Robin Van Oirbeek; Jolien Ponnet; Bart Baesens; Tim Verdonck

doi:10.1089/big.2022.0107

Computational Efficient Approximations of the Concordance Probability in a Big Data Setting

Big Data. 2023 Jun 7. doi: 10.1089/big.2022.0107. Online ahead of print.

Authors

Robin Van Oirbeek¹, Jolien Ponnet², Bart Baesens^{3

4}, Tim Verdonck^{2

5}

Affiliations

¹ Data Office, Allianz Benelux, Brussels, Belgium.
² Department of Mathematics, Faculty of Science, KU Leuven, Leuven, Belgium.
³ Faculty of Economics and Business, KU Leuven, Leuven, Belgium.
⁴ School of Management, University of Southampton, Southampton, United Kingdom.
⁵ Department of Mathematics, Faculty of Science, UAntwerp-imec, Antwerp, Belgium.

PMID: 37289184
DOI: 10.1089/big.2022.0107

Abstract

Performance measurement is an essential task once a statistical model is created.
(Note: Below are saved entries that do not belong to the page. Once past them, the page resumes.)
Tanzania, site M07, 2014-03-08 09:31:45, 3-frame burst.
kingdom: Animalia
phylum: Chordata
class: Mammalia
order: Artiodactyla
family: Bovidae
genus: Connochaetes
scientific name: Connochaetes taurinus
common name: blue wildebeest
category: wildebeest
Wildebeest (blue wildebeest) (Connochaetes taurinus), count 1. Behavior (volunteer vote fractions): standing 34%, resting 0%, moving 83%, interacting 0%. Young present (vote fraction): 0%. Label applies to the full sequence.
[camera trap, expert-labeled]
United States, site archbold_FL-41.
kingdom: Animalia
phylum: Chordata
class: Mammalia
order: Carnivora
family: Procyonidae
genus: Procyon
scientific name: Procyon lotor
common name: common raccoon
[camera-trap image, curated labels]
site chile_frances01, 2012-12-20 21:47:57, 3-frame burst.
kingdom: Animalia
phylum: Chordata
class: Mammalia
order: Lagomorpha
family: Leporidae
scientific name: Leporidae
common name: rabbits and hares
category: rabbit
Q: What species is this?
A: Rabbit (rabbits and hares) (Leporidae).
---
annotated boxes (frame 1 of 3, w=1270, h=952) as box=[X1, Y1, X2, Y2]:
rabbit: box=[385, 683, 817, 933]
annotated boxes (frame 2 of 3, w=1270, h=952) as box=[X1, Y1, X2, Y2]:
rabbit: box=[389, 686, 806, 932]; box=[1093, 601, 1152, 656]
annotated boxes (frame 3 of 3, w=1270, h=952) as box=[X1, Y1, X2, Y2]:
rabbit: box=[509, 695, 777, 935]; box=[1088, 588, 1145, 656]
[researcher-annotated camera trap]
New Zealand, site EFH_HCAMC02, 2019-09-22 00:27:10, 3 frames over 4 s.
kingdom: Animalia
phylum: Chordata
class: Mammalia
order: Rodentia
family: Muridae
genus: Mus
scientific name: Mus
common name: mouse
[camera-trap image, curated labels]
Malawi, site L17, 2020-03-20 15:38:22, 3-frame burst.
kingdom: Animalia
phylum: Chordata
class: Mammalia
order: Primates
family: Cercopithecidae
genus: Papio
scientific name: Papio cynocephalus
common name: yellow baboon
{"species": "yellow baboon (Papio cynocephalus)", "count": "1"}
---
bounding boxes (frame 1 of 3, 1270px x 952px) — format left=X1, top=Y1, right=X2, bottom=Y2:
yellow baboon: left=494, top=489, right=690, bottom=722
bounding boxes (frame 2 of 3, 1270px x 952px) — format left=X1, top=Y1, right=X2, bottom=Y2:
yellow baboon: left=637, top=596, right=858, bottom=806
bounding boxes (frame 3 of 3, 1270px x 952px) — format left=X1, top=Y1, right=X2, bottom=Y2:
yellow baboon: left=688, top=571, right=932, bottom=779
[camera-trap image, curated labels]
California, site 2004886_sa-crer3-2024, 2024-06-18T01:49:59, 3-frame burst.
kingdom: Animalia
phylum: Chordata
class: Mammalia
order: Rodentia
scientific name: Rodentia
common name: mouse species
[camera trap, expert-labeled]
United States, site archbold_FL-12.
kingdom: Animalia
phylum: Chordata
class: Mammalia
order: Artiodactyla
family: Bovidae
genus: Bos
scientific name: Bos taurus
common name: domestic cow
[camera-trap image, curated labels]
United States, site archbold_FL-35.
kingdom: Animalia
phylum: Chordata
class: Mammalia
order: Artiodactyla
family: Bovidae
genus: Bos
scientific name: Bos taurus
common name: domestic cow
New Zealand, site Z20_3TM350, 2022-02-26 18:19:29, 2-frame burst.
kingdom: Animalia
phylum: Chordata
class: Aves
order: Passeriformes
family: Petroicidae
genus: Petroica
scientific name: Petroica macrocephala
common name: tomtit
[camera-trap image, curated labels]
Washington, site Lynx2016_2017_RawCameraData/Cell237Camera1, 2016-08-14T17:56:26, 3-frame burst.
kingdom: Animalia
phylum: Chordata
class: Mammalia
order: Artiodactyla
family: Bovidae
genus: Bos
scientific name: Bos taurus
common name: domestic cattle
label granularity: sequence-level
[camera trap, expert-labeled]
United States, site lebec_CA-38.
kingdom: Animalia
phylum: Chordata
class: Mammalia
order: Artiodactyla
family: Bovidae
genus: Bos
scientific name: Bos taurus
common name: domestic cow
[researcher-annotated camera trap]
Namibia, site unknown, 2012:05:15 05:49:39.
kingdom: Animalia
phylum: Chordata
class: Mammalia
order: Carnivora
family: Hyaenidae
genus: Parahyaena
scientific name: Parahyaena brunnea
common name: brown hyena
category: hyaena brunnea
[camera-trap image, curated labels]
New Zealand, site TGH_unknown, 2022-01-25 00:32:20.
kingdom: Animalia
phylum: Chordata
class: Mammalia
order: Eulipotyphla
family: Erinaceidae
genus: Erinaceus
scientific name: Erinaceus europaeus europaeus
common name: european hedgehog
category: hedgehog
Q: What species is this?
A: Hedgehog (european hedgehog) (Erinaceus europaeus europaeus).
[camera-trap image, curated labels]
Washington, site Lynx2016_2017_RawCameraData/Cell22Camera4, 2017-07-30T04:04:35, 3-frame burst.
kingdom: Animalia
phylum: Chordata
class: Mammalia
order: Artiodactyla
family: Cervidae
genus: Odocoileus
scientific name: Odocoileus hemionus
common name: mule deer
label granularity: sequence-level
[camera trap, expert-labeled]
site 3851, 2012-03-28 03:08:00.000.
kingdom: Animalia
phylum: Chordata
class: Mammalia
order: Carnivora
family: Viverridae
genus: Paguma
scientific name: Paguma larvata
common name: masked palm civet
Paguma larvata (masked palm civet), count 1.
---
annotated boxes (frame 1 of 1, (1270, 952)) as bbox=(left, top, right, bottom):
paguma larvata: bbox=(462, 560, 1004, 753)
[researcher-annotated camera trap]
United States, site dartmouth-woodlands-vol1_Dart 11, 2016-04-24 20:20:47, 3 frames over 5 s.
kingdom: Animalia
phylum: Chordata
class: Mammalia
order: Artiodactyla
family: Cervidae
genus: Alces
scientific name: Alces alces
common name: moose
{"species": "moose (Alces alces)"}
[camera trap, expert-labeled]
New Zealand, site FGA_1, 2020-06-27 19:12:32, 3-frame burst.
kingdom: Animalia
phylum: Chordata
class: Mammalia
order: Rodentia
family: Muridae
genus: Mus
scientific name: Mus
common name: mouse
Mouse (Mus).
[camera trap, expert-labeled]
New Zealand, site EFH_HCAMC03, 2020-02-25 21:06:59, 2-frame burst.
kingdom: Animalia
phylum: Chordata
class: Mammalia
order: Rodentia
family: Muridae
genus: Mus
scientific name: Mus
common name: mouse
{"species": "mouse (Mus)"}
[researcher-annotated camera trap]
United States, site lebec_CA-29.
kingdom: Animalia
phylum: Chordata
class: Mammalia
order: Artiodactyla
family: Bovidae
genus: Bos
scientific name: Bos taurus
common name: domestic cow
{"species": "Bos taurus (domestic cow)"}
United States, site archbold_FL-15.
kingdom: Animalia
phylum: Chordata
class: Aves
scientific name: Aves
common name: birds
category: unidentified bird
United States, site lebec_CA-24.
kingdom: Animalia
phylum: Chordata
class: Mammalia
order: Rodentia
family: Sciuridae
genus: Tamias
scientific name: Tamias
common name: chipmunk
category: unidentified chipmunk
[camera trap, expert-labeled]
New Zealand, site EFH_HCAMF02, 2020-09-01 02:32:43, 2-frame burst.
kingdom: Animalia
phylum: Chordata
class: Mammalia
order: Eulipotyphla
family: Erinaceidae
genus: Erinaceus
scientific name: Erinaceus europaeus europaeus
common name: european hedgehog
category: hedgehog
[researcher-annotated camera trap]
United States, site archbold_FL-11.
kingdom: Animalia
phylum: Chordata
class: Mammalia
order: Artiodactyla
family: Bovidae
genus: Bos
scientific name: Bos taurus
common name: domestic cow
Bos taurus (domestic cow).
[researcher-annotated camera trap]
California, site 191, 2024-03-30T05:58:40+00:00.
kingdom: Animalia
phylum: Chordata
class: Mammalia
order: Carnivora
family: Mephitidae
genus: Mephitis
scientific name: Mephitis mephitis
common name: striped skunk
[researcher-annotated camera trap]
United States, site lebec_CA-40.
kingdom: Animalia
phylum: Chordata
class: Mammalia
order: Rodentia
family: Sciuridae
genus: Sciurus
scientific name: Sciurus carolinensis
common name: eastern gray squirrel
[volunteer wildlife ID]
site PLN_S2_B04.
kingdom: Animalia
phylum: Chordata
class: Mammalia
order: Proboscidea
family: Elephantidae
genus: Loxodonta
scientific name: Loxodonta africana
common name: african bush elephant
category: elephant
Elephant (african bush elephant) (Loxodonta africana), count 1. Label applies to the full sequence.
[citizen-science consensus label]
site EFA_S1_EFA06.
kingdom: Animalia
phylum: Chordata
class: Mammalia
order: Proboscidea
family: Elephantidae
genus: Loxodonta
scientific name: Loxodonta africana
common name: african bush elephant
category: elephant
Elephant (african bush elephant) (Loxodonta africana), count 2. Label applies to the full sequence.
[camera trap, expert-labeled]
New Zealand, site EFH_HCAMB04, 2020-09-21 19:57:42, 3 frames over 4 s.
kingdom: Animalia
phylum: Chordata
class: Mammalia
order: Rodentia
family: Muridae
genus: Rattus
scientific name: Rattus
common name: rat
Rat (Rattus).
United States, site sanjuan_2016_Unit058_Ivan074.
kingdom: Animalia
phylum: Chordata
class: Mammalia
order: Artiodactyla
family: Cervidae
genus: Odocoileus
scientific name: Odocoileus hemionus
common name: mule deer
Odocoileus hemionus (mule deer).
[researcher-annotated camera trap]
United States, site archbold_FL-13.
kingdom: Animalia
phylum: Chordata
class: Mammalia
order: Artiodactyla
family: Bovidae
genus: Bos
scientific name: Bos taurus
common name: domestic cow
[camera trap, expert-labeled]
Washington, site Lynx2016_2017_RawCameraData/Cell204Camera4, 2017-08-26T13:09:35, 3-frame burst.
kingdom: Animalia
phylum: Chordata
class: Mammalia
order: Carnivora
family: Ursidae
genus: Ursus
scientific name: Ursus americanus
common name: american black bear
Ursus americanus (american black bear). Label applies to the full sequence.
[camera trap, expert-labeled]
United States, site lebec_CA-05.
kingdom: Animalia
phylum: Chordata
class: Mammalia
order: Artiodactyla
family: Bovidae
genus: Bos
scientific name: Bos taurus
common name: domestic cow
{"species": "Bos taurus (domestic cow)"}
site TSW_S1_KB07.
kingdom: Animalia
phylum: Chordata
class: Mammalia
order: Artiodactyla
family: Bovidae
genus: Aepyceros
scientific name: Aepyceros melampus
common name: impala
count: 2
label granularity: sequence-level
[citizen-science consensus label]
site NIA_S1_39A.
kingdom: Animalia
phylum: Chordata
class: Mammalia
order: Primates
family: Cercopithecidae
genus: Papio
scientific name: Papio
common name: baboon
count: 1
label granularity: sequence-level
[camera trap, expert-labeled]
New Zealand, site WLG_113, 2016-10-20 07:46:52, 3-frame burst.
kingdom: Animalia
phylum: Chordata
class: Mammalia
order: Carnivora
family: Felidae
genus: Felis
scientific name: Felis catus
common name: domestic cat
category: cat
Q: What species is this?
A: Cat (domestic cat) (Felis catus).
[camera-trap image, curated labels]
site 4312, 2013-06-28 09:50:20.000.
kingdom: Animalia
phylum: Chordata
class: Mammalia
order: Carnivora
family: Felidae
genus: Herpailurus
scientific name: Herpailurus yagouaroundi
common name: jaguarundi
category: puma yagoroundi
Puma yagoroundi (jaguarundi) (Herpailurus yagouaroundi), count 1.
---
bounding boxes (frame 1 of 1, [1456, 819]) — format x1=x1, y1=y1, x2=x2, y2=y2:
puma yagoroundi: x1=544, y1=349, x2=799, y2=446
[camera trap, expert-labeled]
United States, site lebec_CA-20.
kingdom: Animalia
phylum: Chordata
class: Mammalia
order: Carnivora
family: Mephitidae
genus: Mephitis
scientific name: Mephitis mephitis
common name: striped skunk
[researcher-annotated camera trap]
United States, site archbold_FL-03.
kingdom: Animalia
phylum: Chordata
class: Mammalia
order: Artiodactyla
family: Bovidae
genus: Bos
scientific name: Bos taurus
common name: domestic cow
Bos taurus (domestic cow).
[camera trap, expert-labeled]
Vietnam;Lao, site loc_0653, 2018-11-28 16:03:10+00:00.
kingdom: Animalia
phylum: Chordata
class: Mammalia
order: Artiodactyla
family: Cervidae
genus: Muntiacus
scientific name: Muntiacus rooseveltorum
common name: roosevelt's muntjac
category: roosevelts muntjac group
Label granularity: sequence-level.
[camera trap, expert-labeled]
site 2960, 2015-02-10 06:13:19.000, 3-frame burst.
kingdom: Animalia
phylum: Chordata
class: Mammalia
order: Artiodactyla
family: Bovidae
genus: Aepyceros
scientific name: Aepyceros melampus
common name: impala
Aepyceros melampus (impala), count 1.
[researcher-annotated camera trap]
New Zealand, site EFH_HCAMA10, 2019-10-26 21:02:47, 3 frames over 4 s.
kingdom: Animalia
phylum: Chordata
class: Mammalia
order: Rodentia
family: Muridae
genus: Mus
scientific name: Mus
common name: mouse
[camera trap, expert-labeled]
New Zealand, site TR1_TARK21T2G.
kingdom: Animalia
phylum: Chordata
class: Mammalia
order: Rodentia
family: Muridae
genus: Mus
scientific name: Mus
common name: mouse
The area under the receiving operating characteristics curve (AUC) is the most popular measure for evaluating the quality of a binary classifier. In this case, the AUC is equal to the concordance probability, a frequently used measure to evaluate the discriminatory power of the model. Contrary to AUC, the concordance probability can also be extended to the situation with a continuous response variable. Due to the staggering size of data sets nowadays, determining this discriminatory measure requires a tremendous amount of costly computations and is hence immensely time consuming, certainly in case of a continuous response variable. Therefore, we propose two estimation methods that calculate the concordance probability in a fast and accurate way and that can be applied to both the discrete and continuous setting. Extensive simulation studies show the excellent performance and fast computing times of both estimators. Finally, experiments on two real-life data sets confirm the conclusions of the artificial simulations.

Keywords: AUC; C-index; clustering; efficient algorithm; performance measure.